The Marathas and upper castes first clashed with Dalits in 1978, during a movement to change the name of Marathwada University in Aurangabad to BR Ambedkar University. The icon’s name was added after 16 years of protests that saw numerous atrocities on Dalits.
Simmering tensions between the two communities spilled out onto the streets last year after a gang-rape case in Kopardi, where Dalit men raped a Maratha woman. The case triggered a huge churning as hundreds of thousands of Marathas took out silent marches across Maharashtra. In September, three Dalit men were sentenced to death.
But another murder, that of a 17-year-old Dalit man for allegedly falling in love with an upper-caste woman, in Ahmednagar district, remained under the radar. In November, all accused in the case were acquitted for want of evidence.
“This generated tremendous anger among Dalits across Maharashtra. Not only was the boy killed but the killers let off. This sent out a message that Dalits couldn’t even fall in love,” said Sudhir Dhawale, an activist.
Kharat believes the root of these tensions lies in a persistent agrarian crisis and falling rural wages among the Marathas that have been aggravated by fragmentation of land holdings.
“The ascendance of Dalits, especially neo-Buddhists and Mahars, and their material dominance was met with hostility, especially as the material dominance of the Marathas waned in the ’90s,” argued Pune-based political scientist Rajeshwari Deshpande.
These shifting dynamics have also undermined another 100-year-old movement, called Brahmantar, that sought to bring all non-Brahmin castes under one broad Bahujan fold, says academic Suhas Palshikar. “The 2014 elections was the loss of hegemony of Marathas as the Brahmins felt more encouraged by the current dispensation,” he told me. At the same time, many Maratha groups have backed the Dalit protests across the state and local Marathas in Bhima Koregaon have come together with Dalit people to protest against the January 1 violence.
In the chaos of the past week, the one clear narrative was that of the educated Dalit person– mobile, articulate and proud of their ancestry and history. In the shadow of the obelisk on January 1 stood a group of seven young men who had spent New Year’s Eve in a bus from Belgaum in Karnataka, and raised slogans in praise of Buddhism, Phule and Ambedkar.
All were Dalit and said they were facing pervasive but intangible discrimination in their university – and were at Bhima Koregaon to gain strength for a fight that was to last for the rest of their academic careers. The group’s leader, a 23-year-old man in a suit named Yuvaraj Byale, appeared determined for a struggle.
His resolve found echo in the local village chief’s husband, Babusaheb Bhalerao. “We get strength from this monument – that everyone comes here,” he tells me. The event itself is funded by the community and is hosted by a committee of local villagers.

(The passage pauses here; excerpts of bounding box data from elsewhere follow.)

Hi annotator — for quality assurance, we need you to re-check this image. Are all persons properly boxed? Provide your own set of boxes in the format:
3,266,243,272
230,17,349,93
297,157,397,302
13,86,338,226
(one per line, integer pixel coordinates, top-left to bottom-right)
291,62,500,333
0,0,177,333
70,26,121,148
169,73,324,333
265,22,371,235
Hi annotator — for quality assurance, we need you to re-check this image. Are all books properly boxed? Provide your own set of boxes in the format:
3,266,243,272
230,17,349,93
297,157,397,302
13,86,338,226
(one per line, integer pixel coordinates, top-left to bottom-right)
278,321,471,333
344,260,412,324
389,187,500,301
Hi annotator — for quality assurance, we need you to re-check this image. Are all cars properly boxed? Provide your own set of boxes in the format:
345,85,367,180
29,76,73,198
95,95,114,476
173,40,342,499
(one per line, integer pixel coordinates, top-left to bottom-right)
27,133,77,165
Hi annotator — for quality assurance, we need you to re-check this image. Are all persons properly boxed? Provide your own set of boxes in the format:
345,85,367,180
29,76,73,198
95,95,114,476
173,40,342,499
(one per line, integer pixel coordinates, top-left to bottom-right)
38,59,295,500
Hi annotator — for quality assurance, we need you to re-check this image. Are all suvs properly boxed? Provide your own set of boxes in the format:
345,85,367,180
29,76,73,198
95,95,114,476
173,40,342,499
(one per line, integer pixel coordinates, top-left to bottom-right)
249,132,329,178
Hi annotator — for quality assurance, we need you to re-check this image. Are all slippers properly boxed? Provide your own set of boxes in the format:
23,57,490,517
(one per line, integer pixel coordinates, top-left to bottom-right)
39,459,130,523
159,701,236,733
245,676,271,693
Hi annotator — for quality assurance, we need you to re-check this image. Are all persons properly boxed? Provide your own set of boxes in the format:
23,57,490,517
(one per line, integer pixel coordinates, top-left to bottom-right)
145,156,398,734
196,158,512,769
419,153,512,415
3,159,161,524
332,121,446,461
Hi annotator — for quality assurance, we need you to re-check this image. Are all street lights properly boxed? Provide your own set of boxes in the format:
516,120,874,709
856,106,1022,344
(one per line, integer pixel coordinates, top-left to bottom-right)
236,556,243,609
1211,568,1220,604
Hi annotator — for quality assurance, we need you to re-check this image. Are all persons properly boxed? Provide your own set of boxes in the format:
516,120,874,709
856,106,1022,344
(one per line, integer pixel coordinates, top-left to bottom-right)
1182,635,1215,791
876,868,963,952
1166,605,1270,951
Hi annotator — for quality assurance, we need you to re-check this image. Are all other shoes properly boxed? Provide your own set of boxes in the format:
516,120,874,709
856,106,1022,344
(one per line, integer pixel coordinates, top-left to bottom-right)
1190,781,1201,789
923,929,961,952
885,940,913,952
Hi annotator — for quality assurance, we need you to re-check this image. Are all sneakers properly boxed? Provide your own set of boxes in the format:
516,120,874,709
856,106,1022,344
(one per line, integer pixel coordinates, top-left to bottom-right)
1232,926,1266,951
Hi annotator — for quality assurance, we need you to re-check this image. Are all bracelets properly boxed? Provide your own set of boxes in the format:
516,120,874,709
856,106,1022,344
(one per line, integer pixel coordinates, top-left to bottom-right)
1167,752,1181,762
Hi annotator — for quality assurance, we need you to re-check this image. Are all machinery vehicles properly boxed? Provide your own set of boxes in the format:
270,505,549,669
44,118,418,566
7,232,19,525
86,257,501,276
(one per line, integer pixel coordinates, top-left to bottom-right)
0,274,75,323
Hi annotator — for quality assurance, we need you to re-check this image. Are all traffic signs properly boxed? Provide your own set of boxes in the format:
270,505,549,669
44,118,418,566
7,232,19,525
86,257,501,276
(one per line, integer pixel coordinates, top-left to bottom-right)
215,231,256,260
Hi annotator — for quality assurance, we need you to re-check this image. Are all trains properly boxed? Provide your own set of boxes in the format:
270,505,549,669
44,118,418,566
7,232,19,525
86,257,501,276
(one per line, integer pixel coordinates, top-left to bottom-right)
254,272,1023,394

A little distance away in the rank and files of the SSD stood a 70-year-old woman, Nanda Kamble, and a 10-year-old boy, Adish Ingle. When asked why they joined an organisation that needs them to stand in the sun for long hours, manage crowds and take orders, their answers were almost identical: “We heard of Babasaheb and want to follow in his path.”
By now it is almost noon and time for Savale to leave but her son is still adamant about that tattoo. In her admonishment, she holds out a promise. “Read the books I have bought you about Babasaheb. I will quiz you and if you pass, next year I may let you get a tattoo,” she tells him. He seems content with the challenge as they climb into their tempo.